*QUOTED PASSAGE*
>> start

By contrast with 2002 when:
• 25 journalists were killed
• at least 692 arrested
• at least 1,420 physically attacked or threatened
• at least 389 media censored

At 1 January 2004,
• 124 journalists were in prison around the world
• 61 cyberdissidents were in prison around the world

General Trends

Every gauge of press freedom violations in 2003 stood at red alert. Although the number of physical attacks and threats has remained almost stable since last year, other press freedom violations have increased dramatically compared to 2002 and over-all since 2001.

The number of journalists killed (42) is the highest since 1995 (49 journalists killed, 22 of them in Algeria). The massive military deployment and the unprecedented scale of media coverage of the war in Iraq have a lot to do with it. But a more global and particularly worrying fact emerges: covering a war is becoming more and more dangerous for journalists. Added to the traditional dangers of war, are the unpredictable hazards of bomb attacks, the use of more sophisticated weapons - against which even the training and protection of journalists is ineffective and belligerents who care more about winning the war of images than respecting the safety of media staff. So many factors increase the risks of war reporting. As a result of the violence of conflicts, but not only because of that, the number of journalists physically attacked and threatened has stabilised at a very high level and slightly up on 2002.

Arrests of journalists and censorship of media reached a record high in 2003. The relentless growth in violations of press freedom since 2001, is, undoubtedly linked to the fight against terrorism and to anti-terror laws adopted by some countries since the 11 September attacks. This new geo-political factor broke the downward trend registered in 1999 and 2000.

>> end

*LIST OF TASKS*
1. Translate into French this sentence from the press freedom report: "Arrests of journalists and censorship of media reached a record high in 2003."
2. For each statement below, decide whether the press freedom report supports it. Answer yes or no and quote the deciding words. (a) The number of journalists killed in 2003 was the highest since 1995. (b) Physical attacks and threats against journalists rose dramatically compared to 2002. (c) At 1 January 2004, 61 cyberdissidents were in prison around the world.
3. Reproduce the passage of the press freedom report that begins at the words "Every gauge of" and stops after "over-all since 2001.".

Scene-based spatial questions
>> start

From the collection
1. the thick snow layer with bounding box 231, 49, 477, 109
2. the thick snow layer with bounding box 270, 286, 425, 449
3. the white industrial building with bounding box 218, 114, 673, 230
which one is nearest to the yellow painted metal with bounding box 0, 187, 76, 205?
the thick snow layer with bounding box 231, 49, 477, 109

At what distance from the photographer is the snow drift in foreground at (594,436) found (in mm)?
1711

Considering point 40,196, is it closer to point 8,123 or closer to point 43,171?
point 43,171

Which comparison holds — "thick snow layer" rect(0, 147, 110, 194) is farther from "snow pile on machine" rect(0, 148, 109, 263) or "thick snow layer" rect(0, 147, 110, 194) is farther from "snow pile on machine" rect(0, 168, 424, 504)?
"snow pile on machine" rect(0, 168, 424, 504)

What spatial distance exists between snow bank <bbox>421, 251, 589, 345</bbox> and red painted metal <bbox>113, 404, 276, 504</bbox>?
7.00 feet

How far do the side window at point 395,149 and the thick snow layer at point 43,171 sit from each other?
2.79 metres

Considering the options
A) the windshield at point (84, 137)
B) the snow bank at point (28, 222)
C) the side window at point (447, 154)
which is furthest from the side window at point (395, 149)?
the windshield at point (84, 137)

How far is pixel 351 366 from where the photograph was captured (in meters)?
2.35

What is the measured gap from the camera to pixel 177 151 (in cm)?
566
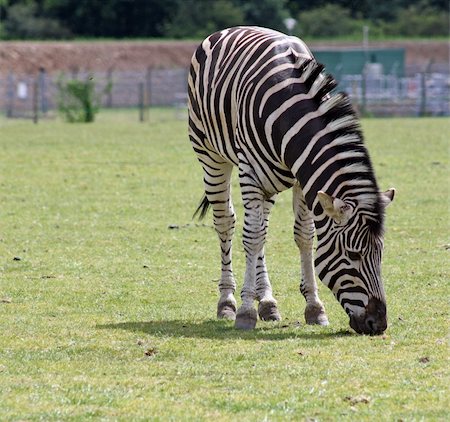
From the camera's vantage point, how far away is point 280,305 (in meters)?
9.04

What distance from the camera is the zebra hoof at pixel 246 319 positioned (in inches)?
316

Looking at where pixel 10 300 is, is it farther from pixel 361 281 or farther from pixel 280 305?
pixel 361 281

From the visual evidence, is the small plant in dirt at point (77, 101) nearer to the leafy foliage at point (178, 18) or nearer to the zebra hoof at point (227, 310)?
the zebra hoof at point (227, 310)

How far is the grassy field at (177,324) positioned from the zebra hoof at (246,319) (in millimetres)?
77

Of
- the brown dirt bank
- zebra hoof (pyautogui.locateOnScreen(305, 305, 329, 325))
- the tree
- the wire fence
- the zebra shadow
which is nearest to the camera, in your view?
the zebra shadow

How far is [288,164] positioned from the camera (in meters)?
7.84

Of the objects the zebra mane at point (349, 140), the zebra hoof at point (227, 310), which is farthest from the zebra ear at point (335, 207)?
the zebra hoof at point (227, 310)

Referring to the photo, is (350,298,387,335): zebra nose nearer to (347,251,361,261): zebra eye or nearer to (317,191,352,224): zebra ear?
(347,251,361,261): zebra eye

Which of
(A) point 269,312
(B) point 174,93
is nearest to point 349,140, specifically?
Answer: (A) point 269,312

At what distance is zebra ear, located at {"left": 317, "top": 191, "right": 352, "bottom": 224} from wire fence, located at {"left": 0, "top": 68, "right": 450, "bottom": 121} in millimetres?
26357

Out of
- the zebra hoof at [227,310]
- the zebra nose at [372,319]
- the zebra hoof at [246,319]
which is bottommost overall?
the zebra hoof at [227,310]

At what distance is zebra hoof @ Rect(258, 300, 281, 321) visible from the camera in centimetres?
841

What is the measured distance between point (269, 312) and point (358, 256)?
1295 millimetres

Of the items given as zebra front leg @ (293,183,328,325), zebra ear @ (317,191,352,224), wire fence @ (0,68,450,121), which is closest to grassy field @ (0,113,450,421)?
zebra front leg @ (293,183,328,325)
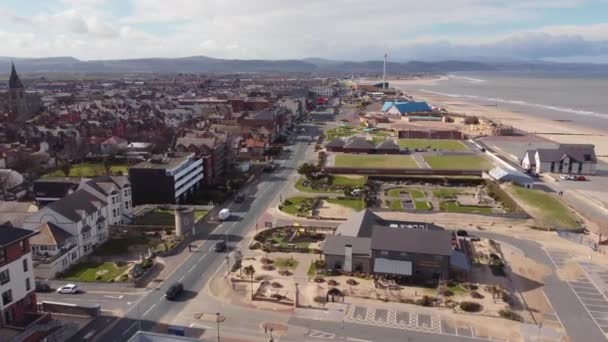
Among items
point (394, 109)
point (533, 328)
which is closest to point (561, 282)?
point (533, 328)

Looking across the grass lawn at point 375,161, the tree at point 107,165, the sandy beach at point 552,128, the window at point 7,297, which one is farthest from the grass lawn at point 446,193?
the window at point 7,297

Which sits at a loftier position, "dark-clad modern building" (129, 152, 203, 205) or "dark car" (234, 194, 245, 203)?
"dark-clad modern building" (129, 152, 203, 205)

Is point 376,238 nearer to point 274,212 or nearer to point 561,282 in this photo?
point 561,282

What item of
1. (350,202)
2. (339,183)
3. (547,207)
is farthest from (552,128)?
(350,202)

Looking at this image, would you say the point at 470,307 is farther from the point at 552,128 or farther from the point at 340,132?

>> end

*ANSWERS TO THE TASKS*
1. Les arrestations de journalistes et la censure des médias ont atteint un niveau record en 2003.

2.
(a) Yes: "The number of journalists killed (42) is the highest since 1995"
(b) No: "the number of physical attacks and threats has remained almost stable since last year"
(c) Yes: "61 cyberdissidents were in prison around the world"

3.
Every gauge of press freedom violations in 2003 stood at red alert. Although the number of physical attacks and threats has remained almost stable since last year, other press freedom violations have increased dramatically compared to 2002 and over-all since 2001.